Written task: Copy the listing below from its beginning through the line containing "5882 millimetres", and leave out the pictures.

□ □ □ □ □ □ □

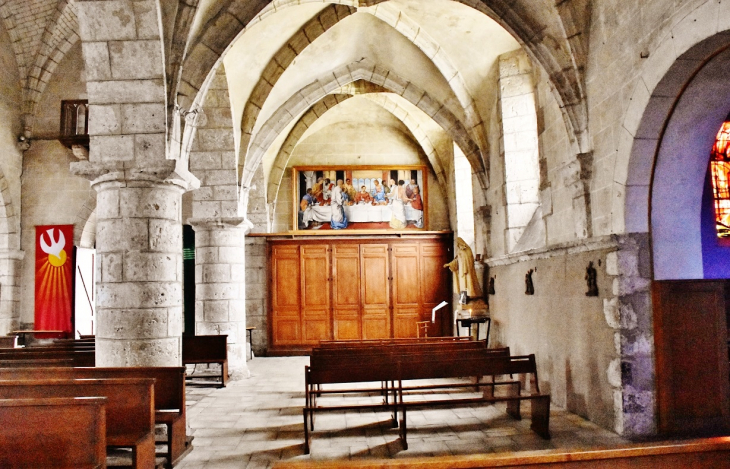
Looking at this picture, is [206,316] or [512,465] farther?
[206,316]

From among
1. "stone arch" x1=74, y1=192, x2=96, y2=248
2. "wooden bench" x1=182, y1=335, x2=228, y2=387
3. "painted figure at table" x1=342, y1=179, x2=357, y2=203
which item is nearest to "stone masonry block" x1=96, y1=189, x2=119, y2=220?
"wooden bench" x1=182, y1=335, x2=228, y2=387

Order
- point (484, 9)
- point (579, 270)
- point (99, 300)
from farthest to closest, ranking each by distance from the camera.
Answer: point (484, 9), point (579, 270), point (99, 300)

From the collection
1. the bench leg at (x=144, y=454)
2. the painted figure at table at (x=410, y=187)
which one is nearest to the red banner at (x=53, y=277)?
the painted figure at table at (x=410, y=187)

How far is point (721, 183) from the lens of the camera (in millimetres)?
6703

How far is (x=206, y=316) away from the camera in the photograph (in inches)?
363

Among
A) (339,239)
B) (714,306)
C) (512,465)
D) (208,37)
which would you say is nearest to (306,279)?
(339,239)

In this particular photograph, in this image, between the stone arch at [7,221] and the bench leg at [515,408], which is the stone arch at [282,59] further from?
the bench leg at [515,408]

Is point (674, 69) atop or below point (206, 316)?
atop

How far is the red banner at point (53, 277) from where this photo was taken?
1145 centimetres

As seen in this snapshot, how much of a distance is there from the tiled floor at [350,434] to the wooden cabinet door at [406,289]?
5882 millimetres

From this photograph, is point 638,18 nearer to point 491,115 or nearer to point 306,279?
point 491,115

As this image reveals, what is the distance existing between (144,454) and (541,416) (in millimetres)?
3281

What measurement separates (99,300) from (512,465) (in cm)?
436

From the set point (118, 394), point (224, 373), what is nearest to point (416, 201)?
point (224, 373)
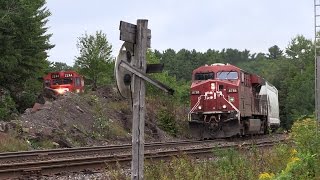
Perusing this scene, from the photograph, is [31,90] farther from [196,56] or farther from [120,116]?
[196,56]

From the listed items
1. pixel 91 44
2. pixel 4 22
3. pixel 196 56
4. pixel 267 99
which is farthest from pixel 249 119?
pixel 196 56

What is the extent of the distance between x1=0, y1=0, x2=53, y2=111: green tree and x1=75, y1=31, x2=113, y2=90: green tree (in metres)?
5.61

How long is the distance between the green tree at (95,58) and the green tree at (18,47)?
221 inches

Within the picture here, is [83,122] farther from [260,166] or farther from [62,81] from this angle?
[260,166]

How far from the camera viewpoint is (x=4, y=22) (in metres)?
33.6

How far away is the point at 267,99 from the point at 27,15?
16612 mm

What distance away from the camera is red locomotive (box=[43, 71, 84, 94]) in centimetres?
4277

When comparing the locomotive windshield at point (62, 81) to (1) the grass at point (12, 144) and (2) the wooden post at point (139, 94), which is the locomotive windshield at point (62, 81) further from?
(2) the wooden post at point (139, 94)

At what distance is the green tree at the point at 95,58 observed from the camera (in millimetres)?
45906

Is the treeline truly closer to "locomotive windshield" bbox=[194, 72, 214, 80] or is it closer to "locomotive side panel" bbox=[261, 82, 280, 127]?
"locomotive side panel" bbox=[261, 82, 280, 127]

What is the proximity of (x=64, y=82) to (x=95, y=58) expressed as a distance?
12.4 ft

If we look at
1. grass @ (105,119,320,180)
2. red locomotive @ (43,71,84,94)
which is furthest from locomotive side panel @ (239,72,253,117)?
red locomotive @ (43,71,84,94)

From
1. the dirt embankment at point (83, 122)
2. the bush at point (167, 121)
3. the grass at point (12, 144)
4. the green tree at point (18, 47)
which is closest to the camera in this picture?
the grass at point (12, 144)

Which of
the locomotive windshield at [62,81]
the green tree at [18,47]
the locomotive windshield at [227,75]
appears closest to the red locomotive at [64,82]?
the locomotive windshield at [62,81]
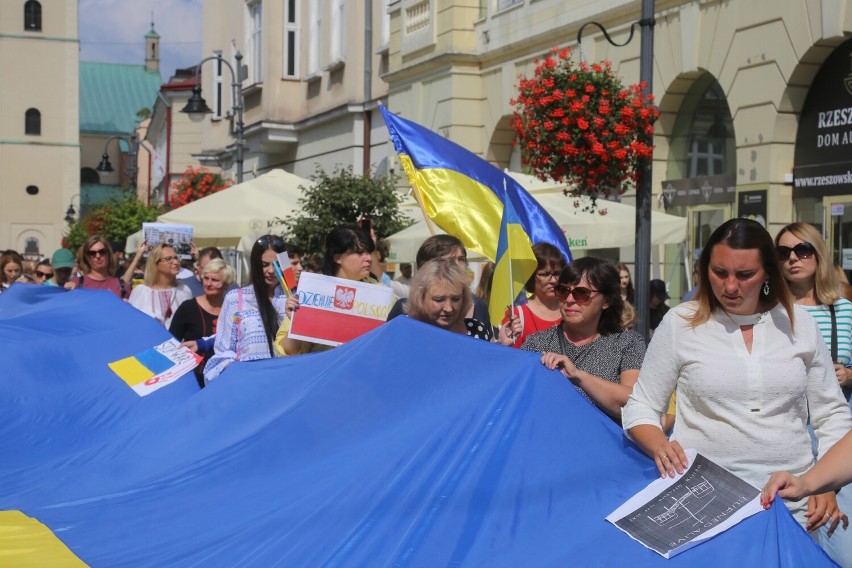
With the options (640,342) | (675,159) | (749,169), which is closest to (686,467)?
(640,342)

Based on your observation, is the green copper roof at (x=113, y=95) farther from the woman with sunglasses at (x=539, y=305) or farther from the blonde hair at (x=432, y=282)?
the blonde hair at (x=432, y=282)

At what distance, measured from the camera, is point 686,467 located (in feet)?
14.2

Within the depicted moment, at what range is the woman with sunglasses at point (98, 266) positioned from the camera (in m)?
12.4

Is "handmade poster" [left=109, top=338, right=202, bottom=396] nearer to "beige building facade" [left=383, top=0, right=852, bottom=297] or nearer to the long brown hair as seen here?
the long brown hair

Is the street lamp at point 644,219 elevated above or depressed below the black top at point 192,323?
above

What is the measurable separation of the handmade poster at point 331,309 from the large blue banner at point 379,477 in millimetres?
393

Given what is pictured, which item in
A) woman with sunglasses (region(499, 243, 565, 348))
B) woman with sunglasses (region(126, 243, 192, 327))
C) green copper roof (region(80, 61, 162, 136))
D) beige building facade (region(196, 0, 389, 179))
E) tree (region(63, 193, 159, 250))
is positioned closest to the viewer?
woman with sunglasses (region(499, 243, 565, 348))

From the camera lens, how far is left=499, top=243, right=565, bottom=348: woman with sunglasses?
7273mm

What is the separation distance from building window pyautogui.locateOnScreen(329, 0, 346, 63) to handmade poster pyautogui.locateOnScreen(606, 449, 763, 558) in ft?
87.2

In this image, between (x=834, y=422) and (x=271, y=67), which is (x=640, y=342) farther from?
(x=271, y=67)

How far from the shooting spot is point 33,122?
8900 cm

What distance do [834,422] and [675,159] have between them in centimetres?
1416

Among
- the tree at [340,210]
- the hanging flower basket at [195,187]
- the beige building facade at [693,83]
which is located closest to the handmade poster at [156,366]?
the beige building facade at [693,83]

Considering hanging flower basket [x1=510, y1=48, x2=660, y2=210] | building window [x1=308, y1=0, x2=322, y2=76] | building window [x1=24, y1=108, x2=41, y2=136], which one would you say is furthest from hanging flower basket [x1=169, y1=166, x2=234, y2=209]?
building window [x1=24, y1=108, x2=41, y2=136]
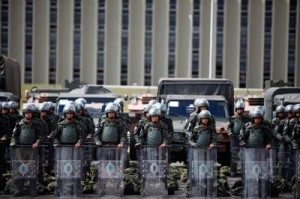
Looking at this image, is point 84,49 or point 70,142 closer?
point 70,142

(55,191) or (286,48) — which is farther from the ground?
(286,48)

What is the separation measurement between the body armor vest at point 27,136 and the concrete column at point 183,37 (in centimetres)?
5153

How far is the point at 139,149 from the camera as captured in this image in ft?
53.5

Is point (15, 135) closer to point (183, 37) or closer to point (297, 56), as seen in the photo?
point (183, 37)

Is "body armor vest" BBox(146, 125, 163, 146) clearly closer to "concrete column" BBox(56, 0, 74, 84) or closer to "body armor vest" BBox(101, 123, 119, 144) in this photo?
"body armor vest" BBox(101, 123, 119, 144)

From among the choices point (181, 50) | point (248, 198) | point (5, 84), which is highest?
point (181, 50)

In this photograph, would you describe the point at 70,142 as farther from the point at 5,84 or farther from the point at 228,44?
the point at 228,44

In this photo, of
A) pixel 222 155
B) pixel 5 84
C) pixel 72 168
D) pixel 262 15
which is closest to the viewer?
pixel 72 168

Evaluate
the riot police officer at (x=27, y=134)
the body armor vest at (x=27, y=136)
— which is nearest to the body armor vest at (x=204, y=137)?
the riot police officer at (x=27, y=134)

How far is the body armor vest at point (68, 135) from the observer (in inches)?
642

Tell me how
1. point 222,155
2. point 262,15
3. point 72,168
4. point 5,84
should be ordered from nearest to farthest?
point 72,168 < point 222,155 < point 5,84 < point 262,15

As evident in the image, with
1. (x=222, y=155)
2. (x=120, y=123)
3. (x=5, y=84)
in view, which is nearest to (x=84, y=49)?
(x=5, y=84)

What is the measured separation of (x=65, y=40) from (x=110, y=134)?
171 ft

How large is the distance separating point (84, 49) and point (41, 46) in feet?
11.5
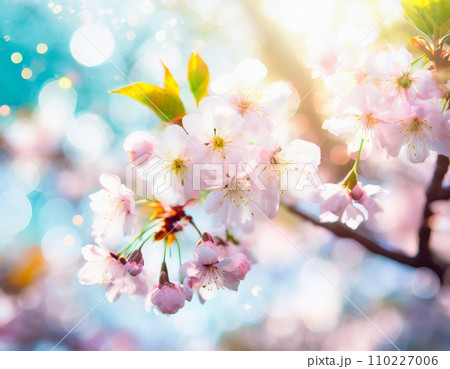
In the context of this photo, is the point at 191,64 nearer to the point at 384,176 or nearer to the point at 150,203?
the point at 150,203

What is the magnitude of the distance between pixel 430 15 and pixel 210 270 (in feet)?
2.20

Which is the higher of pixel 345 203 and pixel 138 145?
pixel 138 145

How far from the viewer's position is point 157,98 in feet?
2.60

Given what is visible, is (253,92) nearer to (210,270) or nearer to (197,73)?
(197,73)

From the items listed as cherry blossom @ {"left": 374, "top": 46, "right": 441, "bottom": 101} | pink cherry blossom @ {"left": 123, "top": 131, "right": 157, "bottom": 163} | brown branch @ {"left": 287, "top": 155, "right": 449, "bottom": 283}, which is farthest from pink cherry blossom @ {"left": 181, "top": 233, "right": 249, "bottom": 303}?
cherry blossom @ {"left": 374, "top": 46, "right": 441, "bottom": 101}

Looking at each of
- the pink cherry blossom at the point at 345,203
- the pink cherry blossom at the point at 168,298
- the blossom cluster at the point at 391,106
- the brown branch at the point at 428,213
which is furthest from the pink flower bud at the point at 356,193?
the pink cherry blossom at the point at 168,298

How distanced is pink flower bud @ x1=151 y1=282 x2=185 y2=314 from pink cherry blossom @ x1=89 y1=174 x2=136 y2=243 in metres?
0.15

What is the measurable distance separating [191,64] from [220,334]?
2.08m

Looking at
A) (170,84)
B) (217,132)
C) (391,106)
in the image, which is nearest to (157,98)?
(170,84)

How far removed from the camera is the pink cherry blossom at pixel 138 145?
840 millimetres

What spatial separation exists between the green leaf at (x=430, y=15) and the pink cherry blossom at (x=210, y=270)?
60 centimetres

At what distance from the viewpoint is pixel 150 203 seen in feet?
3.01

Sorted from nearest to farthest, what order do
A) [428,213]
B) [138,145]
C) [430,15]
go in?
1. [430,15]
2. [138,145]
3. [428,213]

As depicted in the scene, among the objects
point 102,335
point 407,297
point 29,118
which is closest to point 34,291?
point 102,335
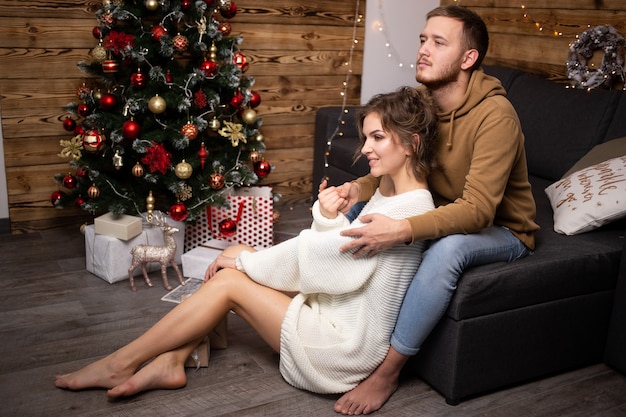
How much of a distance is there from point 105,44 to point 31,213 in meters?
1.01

□ □ □ □ □ □ □

Answer for this exercise:
Looking at this picture, is [206,316] or [512,465] farther?
[206,316]

From among
1. "stone arch" x1=74, y1=192, x2=96, y2=248
2. "wooden bench" x1=182, y1=335, x2=228, y2=387
3. "painted figure at table" x1=342, y1=179, x2=357, y2=203
which item is nearest to "stone masonry block" x1=96, y1=189, x2=119, y2=220?
"wooden bench" x1=182, y1=335, x2=228, y2=387

Order
- point (484, 9)
- point (579, 270)
- point (99, 300)
from farthest to closest, ranking each by distance from the camera.
Answer: point (484, 9), point (579, 270), point (99, 300)

From the collection
1. the bench leg at (x=144, y=454)
2. the painted figure at table at (x=410, y=187)
which one is nearest to the red banner at (x=53, y=277)?
the painted figure at table at (x=410, y=187)

How far is point (721, 183) from the lens of the camera (in millimetres)?
6703

How far is (x=206, y=316) away from the camera in the photograph (in inches)?
363

Among
A) (339,239)
B) (714,306)
C) (512,465)
D) (208,37)
which would you say is nearest to (306,279)?
(339,239)

In this particular photograph, in this image, between the stone arch at [7,221] and the bench leg at [515,408], which is the stone arch at [282,59] further from?
the bench leg at [515,408]

Is point (674, 69) atop or below point (206, 316)?
atop

How far is the red banner at point (53, 277) from where this photo was taken?
1145 centimetres

As seen in this snapshot, how much of a distance is there from the tiled floor at [350,434] to the wooden cabinet door at [406,289]?
5882 millimetres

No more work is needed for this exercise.